The core operation is relaxation: for edge $(u, v)$ with weight $w$:

if dist[u] + w < dist[v]:
    dist[v] = dist[u] + w

This is asking: “Is the path to $v$ through $u$ shorter than the best known path to $v$?” If yes, update. This is the same operation used in Bellman-Ford, but Dijkstra applies it in a specific order (nearest node first) that guarantees correctness with fewer operations.

Why non-negative weights?

Dijkstra’s greedy assumption is: “once I extract a node from the priority queue, its distance is final.” Negative edges break this. Consider:

A --1--> B --(-5)--> C
A --3--> C

Dijkstra processes B first (distance 1), then C via A→C (distance 3). But the actual shortest path is A→B→C (distance -4). After finalizing C at distance 3, Dijkstra never reconsiders it.

For graphs with negative edges (but no negative cycles), use Bellman-Ford instead. It runs relaxation $V-1$ times over all edges, which handles negative weights correctly at the cost of $O(VE)$ time.

Implementation details

Priority queue behavior

Most languages don’t have a decrease-key operation that’s easy to use. The standard trick is lazy deletion: insert a new entry into the heap with the updated distance, and skip stale entries when you extract them (that’s the if node in visited: continue check).

This means the heap can grow up to $O(E)$ entries instead of $O(V)$, but in practice it works well and is simpler than implementing a Fibonacci heap.

Reconstructing the path

To recover the actual shortest path (not just the distance), maintain a prev map:

if new_dist < dist[neighbor]:
    dist[neighbor] = new_dist
    prev[neighbor] = node

Then walk backward from the target: target → prev[target] → prev[prev[target]] → ... → start.

When to use what

Problem	Algorithm	Why
Unweighted shortest path	BFS	All edges weight 1 — a queue suffices
Non-negative weights	Dijkstra	Greedy on nearest node works
Negative weights, no negative cycles	Bellman-Ford	Relaxes all edges $V-1$ times
Negative cycles detection	Bellman-Ford	Run $V$-th iteration to detect
All-pairs shortest path	Floyd-Warshall	$O(V^3)$ DP over intermediate nodes
Sparse graph, single-source	Dijkstra	$O((V+E) \log V)$ beats Floyd-Warshall

Complexity

Variant	Time	Space
Binary heap	$O((V + E) \log V)$	$O(V + E)$
Fibonacci heap	$O(V \log V + E)$	$O(V + E)$
Array (no heap)	$O(V^2)$	$O(V)$

The binary heap version is the most practical.
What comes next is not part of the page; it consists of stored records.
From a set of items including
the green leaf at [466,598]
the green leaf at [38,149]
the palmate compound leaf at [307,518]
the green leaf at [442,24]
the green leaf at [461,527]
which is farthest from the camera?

The array version is better for dense graphs ($E \approx V^2$) because the $\log V$ factor on $E$ insertions hurts more than the $V^2$ scan.

Key takeaways

• Dijkstra is BFS with a priority queue — it processes nodes in order of cumulative distance instead of discovery order.
• The greedy choice is safe because weights are non-negative — once a node is extracted from the heap, its shortest distance is finalized.
• Use lazy deletion instead of decrease-key — insert duplicates into the heap and skip stale entries with a visited check.
• Switch to Bellman-Ford for negative weights — Dijkstra’s greedy assumption breaks when edges can reduce the total distance after a node is finalized.

Practice problems

Problem	Difficulty	Key idea
Network Delay Time	🟡 Medium	Classic single-source Dijkstra — find the max of all shortest distances
Path with Minimum Effort	🟡 Medium	Dijkstra on a grid where edge weight is the absolute height difference
Cheapest Flights Within K Stops	🟡 Medium	Modified Dijkstra with a stop constraint — track (cost, stops) in the heap
Swim in Rising Water	🔴 Hard	Dijkstra where the cost is the max cell value along the path
Minimum Cost to Make at Least One Valid Path	🔴 Hard	0-1 BFS on a grid — free moves along arrows, cost-1 moves otherwise

Relation to other topics

• 0-1 BFS handles the special case where edge weights are only 0 or 1 using a deque instead of a heap — push weight-0 neighbors to the front, weight-1 neighbors to the back. This gives $O(V + E)$ time without the $\log V$ heap overhead. It comes up in grid problems where some moves are “free.”
• Bellman-Ford handles negative edge weights by relaxing all edges $V-1$ times, at the cost of $O(VE)$ time. Use it when Dijkstra’s non-negative weight assumption doesn’t hold.
• A* extends Dijkstra with a heuristic that estimates remaining distance, directing the search toward the goal and reducing explored nodes.